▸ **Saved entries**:
=====

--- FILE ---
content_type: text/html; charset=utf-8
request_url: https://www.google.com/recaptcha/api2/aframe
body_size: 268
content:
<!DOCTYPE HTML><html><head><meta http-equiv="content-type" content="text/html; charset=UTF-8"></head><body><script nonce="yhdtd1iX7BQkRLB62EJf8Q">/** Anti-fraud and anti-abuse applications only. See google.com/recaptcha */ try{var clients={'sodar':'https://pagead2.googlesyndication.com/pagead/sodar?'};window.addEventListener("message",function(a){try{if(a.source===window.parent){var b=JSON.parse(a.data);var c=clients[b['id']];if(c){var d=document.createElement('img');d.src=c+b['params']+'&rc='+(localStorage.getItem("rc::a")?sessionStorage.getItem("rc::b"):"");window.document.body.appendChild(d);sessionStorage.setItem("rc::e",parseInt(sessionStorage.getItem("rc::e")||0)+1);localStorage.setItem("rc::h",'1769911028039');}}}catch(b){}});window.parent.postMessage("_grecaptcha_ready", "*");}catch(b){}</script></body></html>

=====

▸ **ACTION ITEM**: Output the records above in their entirety, exactly.

▸ **OUTPUT**:
--- FILE ---
content_type: text/html; charset=utf-8
request_url: https://www.google.com/recaptcha/api2/aframe
body_size: 268
content:
<!DOCTYPE HTML><html><head><meta http-equiv="content-type" content="text/html; charset=UTF-8"></head><body><script nonce="yhdtd1iX7BQkRLB62EJf8Q">/** Anti-fraud and anti-abuse applications only. See google.com/recaptcha */ try{var clients={'sodar':'https://pagead2.googlesyndication.com/pagead/sodar?'};window.addEventListener("message",function(a){try{if(a.source===window.parent){var b=JSON.parse(a.data);var c=clients[b['id']];if(c){var d=document.createElement('img');d.src=c+b['params']+'&rc='+(localStorage.getItem("rc::a")?sessionStorage.getItem("rc::b"):"");window.document.body.appendChild(d);sessionStorage.setItem("rc::e",parseInt(sessionStorage.getItem("rc::e")||0)+1);localStorage.setItem("rc::h",'1769911028039');}}}catch(b){}});window.parent.postMessage("_grecaptcha_ready", "*");}catch(b){}</script></body></html>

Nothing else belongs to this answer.